START The data

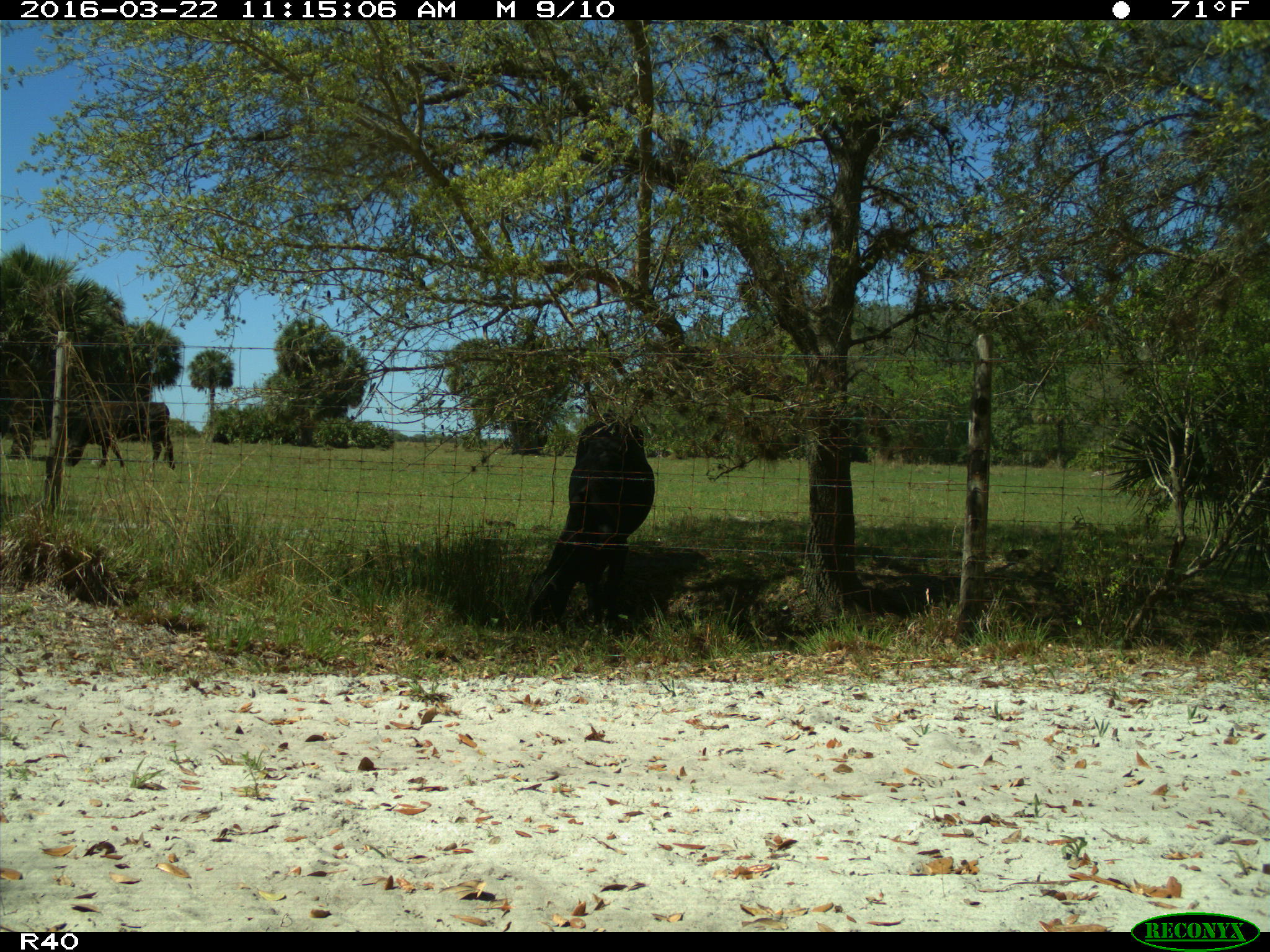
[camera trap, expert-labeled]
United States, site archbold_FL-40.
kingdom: Animalia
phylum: Chordata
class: Mammalia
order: Artiodactyla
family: Bovidae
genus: Bos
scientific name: Bos taurus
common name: domestic cow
Bos taurus (domestic cow).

END The data

Exercise description >> I'd like the material duplicated exactly, without its pictures.

Solution >>
[camera trap, expert-labeled]
United States, site archbold_FL-40.
kingdom: Animalia
phylum: Chordata
class: Mammalia
order: Artiodactyla
family: Bovidae
genus: Bos
scientific name: Bos taurus
common name: domestic cow
Bos taurus (domestic cow).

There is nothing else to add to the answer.